I think Airwolf should make a cameo though (it would have to be piloted by The Hoff though )


----------



## The Cueball (Feb 8, 2007)

Reds said:


> DUUUUUUUUUDE.
> 
> I think Airwolf should make a cameo though (it would have to be piloted by The Hoff though )


Shhh, we are having secret talks in his Barvarian underground lair...where he gets his chest hair dyed and re-curled every 3 hours.....

:thumb:


----------



## Kev_mk3 (Sep 10, 2007)

ive got it here to watch - personally think its going to be tosh :lol:


----------



## Ronnie (Nov 15, 2006)

saw it last week and have to say its not too bad just don't analyse it but take it for what it is and u should have a laugh!


----------



## Culainn (Sep 2, 2009)

Ya saw it last week as well and enjoyed it. Didnt think too much about the tv series and enjoyed the film as a result.


----------



## HornetSting (May 26, 2010)

I take it there are loads of illegal copies floating around then, its not out till the end of the month, unless you have seen it in the states.


----------



## malky christie (Nov 15, 2008)

Viper said:


> Not seen it and won't be either. I have a personal self imposed blanket ban on any kind of Hollywood remake of shows I grew up with. They should leave them be and find some more creative writers to come up with new ideas rather than pillaging the past.
> 
> Just my own opinion, and it may well be a decent watch if you like this sort of thing, but not for me thankyou.

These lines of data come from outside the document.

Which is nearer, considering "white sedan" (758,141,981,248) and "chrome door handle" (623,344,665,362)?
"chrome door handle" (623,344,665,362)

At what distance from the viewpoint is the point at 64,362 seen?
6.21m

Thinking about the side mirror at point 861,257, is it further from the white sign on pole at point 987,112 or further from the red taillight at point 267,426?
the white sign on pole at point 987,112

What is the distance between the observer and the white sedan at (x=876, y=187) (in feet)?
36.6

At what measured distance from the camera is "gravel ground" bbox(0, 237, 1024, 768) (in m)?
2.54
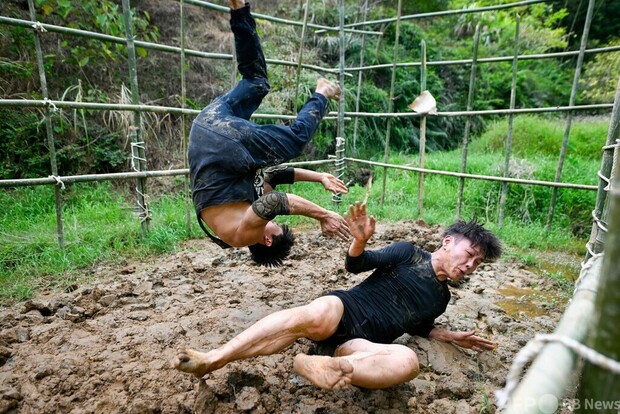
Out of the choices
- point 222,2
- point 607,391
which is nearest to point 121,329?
point 607,391

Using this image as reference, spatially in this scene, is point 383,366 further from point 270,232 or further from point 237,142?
point 237,142

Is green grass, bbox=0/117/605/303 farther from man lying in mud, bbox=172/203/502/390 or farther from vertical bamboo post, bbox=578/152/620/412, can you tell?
vertical bamboo post, bbox=578/152/620/412

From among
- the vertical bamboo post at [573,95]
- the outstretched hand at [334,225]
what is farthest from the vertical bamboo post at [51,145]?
the vertical bamboo post at [573,95]

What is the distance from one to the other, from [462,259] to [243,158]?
1.40 meters

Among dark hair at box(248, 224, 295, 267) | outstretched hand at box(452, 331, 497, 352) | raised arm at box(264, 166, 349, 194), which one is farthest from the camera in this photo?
raised arm at box(264, 166, 349, 194)

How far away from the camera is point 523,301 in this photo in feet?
10.7

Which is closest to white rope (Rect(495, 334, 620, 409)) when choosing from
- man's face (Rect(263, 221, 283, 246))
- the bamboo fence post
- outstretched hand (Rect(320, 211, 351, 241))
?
the bamboo fence post

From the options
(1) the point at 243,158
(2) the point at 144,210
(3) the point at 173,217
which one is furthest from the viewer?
(3) the point at 173,217

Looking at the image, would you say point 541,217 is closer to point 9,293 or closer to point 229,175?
point 229,175

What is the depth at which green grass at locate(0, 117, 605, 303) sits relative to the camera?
3.54 metres

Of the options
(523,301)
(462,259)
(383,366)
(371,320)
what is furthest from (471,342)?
(523,301)

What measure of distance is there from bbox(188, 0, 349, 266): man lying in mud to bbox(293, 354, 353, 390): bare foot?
0.96 metres

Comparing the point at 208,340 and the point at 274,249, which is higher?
the point at 274,249

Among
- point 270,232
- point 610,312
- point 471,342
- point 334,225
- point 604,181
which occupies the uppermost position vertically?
point 604,181
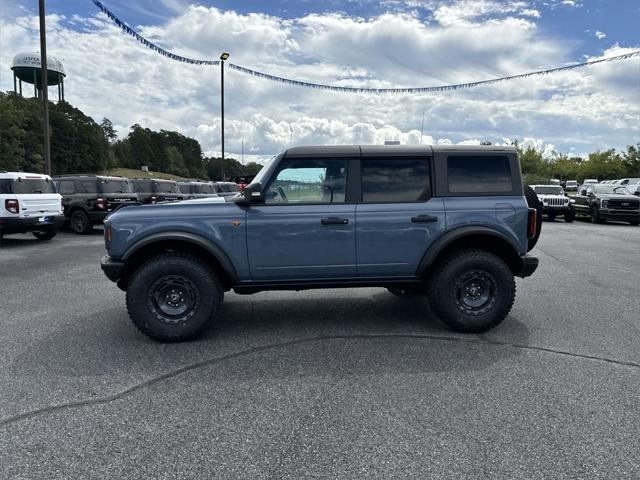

I too will not be going to see this ,I grew up with the A-team and Knight rider and the sort and after watching five minutes of the new knight rider I vowed never th watch remakes


----------



## WashMitt (May 27, 2010)

Iv seen it, It was ok.

I havnt got a problem with remakes, At least youngsters learn to appreciate the things we loved as kids (transformers case in point) Without these kind of big budget remakes they would be lost in history and kids couldnt care less about 'old' films.

Let us not forget 'scarface' was a remake yet that was adored!


----------



## WashMitt (May 27, 2010)

New Knightrider is sh1t 4 real!!!

What about Airwolfe? Why hasnt someone remade that yet??


----------



## giblet (Feb 26, 2008)

I made the mistake of watching an ep of the knightrider remake, biggest pile of tosh ever.

Viper - give the A Team film a chance, seriously its pretty decent!


----------



## Pandy (Jan 19, 2008)

As i dont like the original TV series (not my era) i enjoyed the film alot.

Predictable but you knew it would be


----------



## shaqs77 (Jun 10, 2008)

i loved it, grinning like a **** all the way through!!!


----------



## Mini 360 (Jul 17, 2009)

It was dam good if you ask me! BEtter than I expected!


----------



## Kriminal (Jan 11, 2007)

Hmmmm.......it was okay <hovering hand>

You can't help but compare to the originals though - Mr.T in the new film looked like any old fool who'd get more punches than give 'em.

<sigh> it's not like the original

I even missed the crabby dialogue bit at the beginning of the series "In 1972, a crack comando corp...."

Apart from that - good action, and a good no-brainer of a film :thumb:


----------